* **Entries shown**
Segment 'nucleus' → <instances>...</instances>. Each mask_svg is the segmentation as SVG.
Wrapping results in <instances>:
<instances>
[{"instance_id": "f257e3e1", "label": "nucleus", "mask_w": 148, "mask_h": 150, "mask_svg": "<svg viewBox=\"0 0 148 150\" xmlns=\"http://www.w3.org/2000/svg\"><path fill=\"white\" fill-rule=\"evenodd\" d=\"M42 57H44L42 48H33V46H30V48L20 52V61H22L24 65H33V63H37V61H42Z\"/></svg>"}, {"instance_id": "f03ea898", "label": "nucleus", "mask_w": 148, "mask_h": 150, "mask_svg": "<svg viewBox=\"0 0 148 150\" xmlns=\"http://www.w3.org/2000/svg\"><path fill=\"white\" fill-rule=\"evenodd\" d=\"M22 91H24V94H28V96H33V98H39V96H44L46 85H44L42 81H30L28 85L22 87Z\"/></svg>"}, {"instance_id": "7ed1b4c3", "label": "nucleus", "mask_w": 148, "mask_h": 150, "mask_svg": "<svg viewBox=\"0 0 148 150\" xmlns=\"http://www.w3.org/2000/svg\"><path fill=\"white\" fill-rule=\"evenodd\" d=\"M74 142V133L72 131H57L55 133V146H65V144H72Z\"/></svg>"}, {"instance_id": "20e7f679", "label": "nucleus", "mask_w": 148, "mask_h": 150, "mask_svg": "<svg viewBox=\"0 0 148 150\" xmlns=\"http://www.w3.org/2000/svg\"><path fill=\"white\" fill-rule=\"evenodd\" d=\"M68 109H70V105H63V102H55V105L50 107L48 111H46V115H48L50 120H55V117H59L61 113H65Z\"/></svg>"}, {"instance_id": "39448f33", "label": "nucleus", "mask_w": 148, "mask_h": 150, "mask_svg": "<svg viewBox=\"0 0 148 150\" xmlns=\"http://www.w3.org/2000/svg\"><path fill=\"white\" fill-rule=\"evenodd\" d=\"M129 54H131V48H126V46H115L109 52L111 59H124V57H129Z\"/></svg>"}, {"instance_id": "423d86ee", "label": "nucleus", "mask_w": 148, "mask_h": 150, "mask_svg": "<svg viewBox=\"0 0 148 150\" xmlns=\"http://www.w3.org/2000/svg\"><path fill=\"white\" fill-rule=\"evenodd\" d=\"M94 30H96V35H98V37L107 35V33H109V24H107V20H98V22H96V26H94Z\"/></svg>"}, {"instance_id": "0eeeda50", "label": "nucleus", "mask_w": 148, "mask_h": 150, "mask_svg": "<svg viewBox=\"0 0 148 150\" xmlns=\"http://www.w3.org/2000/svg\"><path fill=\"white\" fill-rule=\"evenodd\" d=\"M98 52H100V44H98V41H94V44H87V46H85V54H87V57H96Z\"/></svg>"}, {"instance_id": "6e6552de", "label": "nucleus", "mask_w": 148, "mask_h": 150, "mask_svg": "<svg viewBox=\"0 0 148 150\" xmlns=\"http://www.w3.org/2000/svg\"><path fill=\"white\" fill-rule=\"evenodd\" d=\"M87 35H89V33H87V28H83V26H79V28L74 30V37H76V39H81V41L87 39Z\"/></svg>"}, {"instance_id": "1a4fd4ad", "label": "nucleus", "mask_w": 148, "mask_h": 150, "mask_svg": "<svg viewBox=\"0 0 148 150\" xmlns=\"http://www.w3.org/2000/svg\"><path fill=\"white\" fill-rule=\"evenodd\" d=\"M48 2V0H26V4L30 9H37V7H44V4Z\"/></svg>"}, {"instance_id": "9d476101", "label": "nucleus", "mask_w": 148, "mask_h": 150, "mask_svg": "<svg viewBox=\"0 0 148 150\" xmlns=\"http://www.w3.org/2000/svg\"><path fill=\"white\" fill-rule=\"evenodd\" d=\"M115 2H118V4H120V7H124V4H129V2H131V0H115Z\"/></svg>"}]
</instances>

* **Exercise**
How many lines in the listing above contain the string "instances"? Case matters. Reply with the number alone.

* **Solution to the problem**
4